## [Work to complete]
1. According to the release highlights, which other regions besides London now offer BigQuery?
2. Echo the release highlights word for word, everything from "BigQuery is one" down to "with multiple regulations.".
3. Using the release highlights, explain why BigQuery's arrival in new regions helps international customers.
--- Begin Excerpt to read ---
Some of the highlights of our discussion were:
- BigQuery now available in the London region and
- Column-Based Time Partitioning of Tables
- Cloud Spanner DML: GA
- Cloud NAT: Beta
- Google-managed certificates for Load Balancers: Beta
- Preemptible Cloud TPUs: GA
- Cloud IoT Core – Device Commands: Beta
BigQuery is now available in the London region, with support for column-based time partitioned tables.
BigQuery is one of my favorite services in GCP and I’m always excited when there are new feature releases on BigQuery. There are two important releases to note.
First, GCP has released the new regions that were promised. The London region has been released as far as BigQuery is concerned and so have the Singapore and Sydney regions. Basically, we are looking at the progression of BigQuery being pulled out across multiple regions, which is pretty much in plan with what Google has been publishing and pushing in order to roll-out BigQuery across the globe. This is helpful for a lot of international customers who were always struggling with data sovereignty issues and didn’t want data to leave their country. Having the data closer to home really helps with security and compliance with multiple regulations.
--- End Excerpt to read ---
--- Begin Record set ---
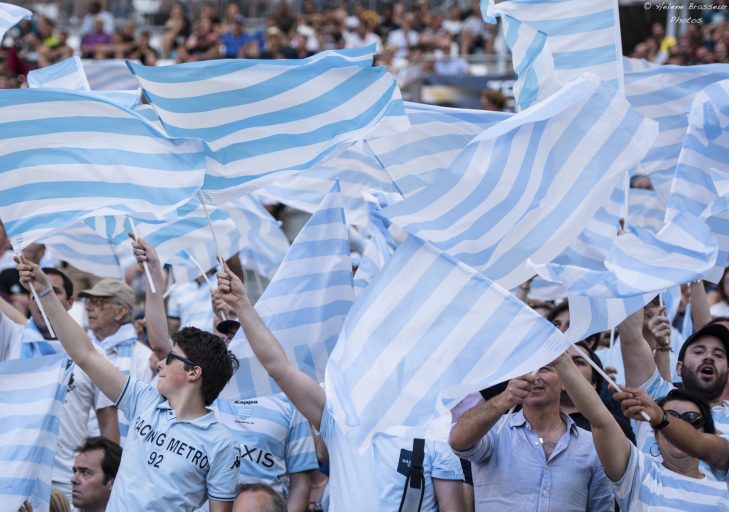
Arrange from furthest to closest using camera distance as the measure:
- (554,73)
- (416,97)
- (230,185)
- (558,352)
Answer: (416,97)
(554,73)
(230,185)
(558,352)

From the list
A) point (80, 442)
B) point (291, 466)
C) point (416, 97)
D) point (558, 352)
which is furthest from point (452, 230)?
point (416, 97)

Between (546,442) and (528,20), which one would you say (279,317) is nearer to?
(546,442)

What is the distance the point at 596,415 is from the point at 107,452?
97.3 inches

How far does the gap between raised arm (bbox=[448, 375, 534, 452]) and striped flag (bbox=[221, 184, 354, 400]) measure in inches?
42.1

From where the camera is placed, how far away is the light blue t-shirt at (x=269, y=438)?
18.4ft

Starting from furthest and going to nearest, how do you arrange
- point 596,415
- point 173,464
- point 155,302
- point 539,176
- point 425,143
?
1. point 425,143
2. point 155,302
3. point 173,464
4. point 539,176
5. point 596,415

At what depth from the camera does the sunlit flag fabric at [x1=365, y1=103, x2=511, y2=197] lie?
615 centimetres

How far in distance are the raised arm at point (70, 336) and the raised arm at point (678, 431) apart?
88.2 inches

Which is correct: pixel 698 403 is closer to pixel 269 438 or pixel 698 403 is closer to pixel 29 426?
pixel 269 438

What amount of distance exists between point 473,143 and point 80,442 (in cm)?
308

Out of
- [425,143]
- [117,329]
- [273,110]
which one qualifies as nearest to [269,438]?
[273,110]

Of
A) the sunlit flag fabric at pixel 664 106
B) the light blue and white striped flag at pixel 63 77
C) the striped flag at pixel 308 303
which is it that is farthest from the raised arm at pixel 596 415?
the light blue and white striped flag at pixel 63 77

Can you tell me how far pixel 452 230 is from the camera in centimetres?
459

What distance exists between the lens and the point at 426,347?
14.9 feet
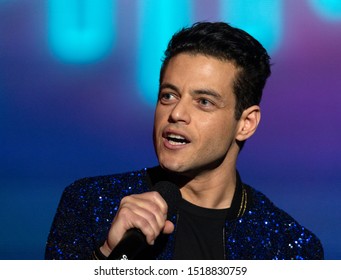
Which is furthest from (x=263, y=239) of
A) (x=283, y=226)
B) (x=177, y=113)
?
(x=177, y=113)

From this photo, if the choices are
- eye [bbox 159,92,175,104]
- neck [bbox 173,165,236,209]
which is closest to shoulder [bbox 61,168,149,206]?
neck [bbox 173,165,236,209]

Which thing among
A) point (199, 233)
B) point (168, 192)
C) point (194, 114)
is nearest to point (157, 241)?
point (199, 233)

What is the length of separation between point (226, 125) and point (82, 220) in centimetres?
45

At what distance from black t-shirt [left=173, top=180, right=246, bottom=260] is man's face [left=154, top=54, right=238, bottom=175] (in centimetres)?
11

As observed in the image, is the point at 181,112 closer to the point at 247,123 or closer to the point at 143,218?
the point at 247,123

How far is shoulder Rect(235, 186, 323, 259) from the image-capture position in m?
1.81

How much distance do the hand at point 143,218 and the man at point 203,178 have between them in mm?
352

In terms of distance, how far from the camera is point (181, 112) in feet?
5.35

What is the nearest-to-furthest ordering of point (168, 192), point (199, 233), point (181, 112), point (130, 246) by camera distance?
point (130, 246) → point (168, 192) → point (181, 112) → point (199, 233)

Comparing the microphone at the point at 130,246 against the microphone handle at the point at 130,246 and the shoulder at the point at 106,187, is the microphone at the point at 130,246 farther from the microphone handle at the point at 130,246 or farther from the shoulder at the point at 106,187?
the shoulder at the point at 106,187

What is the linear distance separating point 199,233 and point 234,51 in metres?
0.50
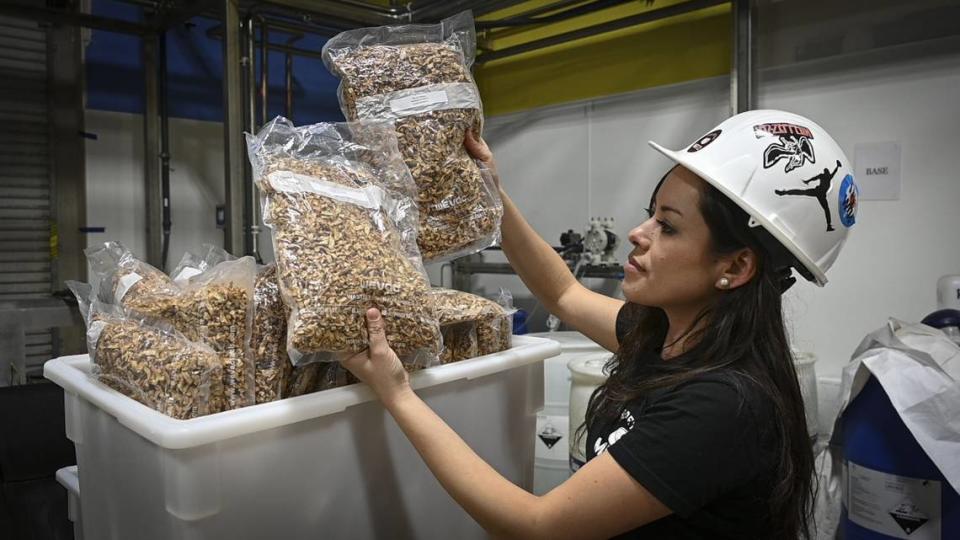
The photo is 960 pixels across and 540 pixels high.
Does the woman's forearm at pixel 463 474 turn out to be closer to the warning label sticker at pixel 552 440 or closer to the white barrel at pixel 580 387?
the white barrel at pixel 580 387

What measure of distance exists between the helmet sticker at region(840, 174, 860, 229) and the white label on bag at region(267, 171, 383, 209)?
2.15 feet

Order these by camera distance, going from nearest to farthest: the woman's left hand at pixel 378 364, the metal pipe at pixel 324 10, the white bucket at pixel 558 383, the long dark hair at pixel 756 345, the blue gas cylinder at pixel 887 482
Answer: the woman's left hand at pixel 378 364
the long dark hair at pixel 756 345
the blue gas cylinder at pixel 887 482
the white bucket at pixel 558 383
the metal pipe at pixel 324 10

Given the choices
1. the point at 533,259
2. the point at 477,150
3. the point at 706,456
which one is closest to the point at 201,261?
the point at 477,150

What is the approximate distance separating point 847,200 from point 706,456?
0.45 m

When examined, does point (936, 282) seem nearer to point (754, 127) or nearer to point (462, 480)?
point (754, 127)

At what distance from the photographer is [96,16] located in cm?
261

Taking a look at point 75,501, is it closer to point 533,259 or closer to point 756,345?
point 533,259

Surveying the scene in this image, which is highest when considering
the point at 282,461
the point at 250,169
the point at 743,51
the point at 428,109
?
the point at 743,51

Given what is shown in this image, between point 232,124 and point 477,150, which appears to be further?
point 232,124

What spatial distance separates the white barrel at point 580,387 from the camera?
1.48m

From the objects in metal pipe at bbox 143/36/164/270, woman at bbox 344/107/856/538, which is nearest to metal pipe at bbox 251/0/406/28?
metal pipe at bbox 143/36/164/270

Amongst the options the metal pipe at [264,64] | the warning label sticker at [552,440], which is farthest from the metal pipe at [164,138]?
the warning label sticker at [552,440]

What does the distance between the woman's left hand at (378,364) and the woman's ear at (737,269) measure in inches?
18.7

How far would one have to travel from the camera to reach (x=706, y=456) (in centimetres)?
76
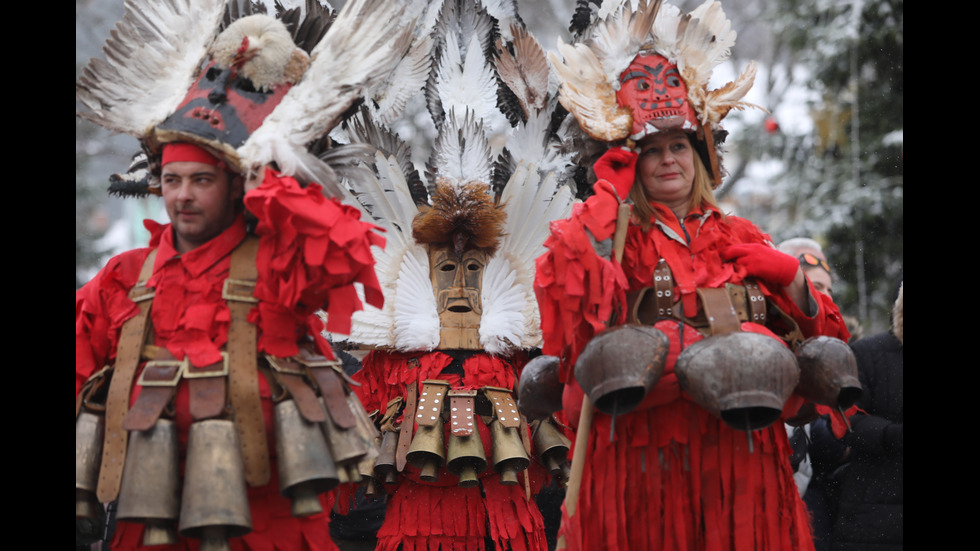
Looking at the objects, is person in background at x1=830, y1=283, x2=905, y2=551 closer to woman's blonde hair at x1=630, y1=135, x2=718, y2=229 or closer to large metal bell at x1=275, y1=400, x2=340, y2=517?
woman's blonde hair at x1=630, y1=135, x2=718, y2=229

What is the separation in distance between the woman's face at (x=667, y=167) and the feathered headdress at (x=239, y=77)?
3.10 ft

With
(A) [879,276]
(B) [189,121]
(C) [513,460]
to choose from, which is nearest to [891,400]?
(C) [513,460]

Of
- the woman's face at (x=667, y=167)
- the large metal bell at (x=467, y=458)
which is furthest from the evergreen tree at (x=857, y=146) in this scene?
the woman's face at (x=667, y=167)

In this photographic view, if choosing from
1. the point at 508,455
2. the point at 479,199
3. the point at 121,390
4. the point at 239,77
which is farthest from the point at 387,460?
the point at 239,77

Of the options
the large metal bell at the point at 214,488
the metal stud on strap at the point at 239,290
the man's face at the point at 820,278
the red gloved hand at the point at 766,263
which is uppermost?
the man's face at the point at 820,278

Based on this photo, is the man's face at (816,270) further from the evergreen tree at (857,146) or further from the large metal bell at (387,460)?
the evergreen tree at (857,146)

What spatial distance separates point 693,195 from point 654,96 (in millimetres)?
387

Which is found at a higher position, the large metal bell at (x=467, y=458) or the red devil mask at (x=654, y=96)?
the red devil mask at (x=654, y=96)

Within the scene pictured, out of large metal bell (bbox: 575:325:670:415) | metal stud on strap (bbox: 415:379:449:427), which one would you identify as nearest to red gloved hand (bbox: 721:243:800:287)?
large metal bell (bbox: 575:325:670:415)

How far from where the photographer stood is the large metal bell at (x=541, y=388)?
319cm

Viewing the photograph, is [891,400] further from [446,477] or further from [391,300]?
[391,300]

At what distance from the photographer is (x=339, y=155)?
299 cm

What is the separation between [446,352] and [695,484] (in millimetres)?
1725

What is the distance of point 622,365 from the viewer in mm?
2588
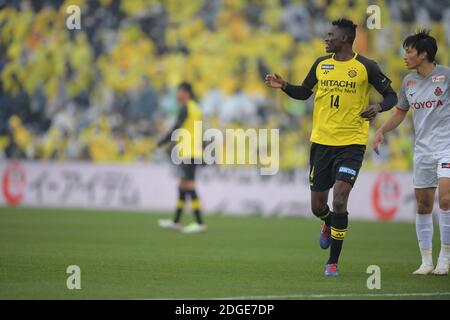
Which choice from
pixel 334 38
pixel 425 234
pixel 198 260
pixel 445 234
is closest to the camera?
pixel 334 38

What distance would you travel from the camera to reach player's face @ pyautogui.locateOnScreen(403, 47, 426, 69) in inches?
392

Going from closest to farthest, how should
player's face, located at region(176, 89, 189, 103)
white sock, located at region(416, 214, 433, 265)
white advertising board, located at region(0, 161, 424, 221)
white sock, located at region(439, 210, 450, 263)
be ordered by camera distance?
white sock, located at region(439, 210, 450, 263) → white sock, located at region(416, 214, 433, 265) → player's face, located at region(176, 89, 189, 103) → white advertising board, located at region(0, 161, 424, 221)

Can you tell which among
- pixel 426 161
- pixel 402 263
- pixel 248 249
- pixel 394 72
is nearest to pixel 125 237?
pixel 248 249

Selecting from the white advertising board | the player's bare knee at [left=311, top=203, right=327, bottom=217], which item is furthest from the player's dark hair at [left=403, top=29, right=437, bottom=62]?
the white advertising board

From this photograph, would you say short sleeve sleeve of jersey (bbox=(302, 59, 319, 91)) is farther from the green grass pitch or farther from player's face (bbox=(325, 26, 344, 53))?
the green grass pitch

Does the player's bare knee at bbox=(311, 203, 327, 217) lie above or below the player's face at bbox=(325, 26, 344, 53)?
below

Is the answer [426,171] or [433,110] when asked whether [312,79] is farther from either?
[426,171]

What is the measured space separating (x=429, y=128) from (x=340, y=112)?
1.04 meters

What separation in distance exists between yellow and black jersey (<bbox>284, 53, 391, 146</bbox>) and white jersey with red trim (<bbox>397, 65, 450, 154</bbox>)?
46 centimetres

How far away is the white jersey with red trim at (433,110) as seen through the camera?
9.95 metres

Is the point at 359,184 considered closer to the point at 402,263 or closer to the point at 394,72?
the point at 394,72

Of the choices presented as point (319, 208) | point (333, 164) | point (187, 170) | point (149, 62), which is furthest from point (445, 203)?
point (149, 62)

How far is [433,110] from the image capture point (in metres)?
9.99

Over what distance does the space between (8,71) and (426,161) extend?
59.5 ft
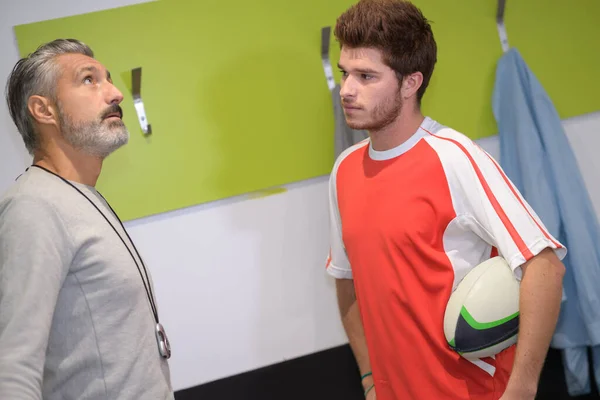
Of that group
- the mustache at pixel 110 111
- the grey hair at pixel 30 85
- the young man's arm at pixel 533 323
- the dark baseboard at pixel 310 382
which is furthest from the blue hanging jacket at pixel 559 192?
the grey hair at pixel 30 85

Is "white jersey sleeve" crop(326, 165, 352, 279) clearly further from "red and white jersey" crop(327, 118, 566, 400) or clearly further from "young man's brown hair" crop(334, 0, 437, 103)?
"young man's brown hair" crop(334, 0, 437, 103)

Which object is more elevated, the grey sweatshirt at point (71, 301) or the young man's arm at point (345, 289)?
the grey sweatshirt at point (71, 301)

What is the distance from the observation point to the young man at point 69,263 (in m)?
1.09

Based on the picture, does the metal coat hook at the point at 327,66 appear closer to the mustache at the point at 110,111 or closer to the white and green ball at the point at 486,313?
the mustache at the point at 110,111

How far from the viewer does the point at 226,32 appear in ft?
6.70

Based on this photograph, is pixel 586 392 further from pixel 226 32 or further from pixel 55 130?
pixel 55 130

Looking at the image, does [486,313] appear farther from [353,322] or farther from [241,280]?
[241,280]

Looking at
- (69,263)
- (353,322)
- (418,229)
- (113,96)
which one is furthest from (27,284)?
(353,322)

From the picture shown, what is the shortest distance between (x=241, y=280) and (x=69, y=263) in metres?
0.94

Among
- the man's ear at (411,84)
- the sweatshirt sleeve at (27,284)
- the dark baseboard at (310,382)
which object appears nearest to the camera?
the sweatshirt sleeve at (27,284)

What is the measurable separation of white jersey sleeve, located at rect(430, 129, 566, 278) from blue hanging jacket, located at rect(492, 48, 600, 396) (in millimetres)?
746

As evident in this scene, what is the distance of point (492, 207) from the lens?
4.32 ft

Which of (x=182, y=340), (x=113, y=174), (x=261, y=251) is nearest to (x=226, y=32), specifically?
(x=113, y=174)

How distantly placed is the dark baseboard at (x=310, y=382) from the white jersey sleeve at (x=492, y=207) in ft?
3.03
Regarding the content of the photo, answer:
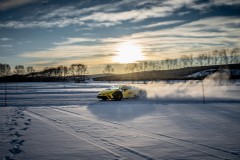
--- End Record set ---
## [Task-by-task answers]
1. The Singapore and Sydney regions.

2.
BigQuery is one of my favorite services in GCP and I’m always excited when there are new feature releases on BigQuery. There are two important releases to note.
First, GCP has released the new regions that were promised. The London region has been released as far as BigQuery is concerned and so have the Singapore and Sydney regions. Basically, we are looking at the progression of BigQuery being pulled out across multiple regions, which is pretty much in plan with what Google has been publishing and pushing in order to roll-out BigQuery across the globe. This is helpful for a lot of international customers who were always struggling with data sovereignty issues and didn’t want data to leave their country. Having the data closer to home really helps with security and compliance with multiple regulations.

3. Many international customers have struggled with data sovereignty issues and did not want their data to leave their country. Keeping the data closer to home helps with security and with compliance with multiple regulations.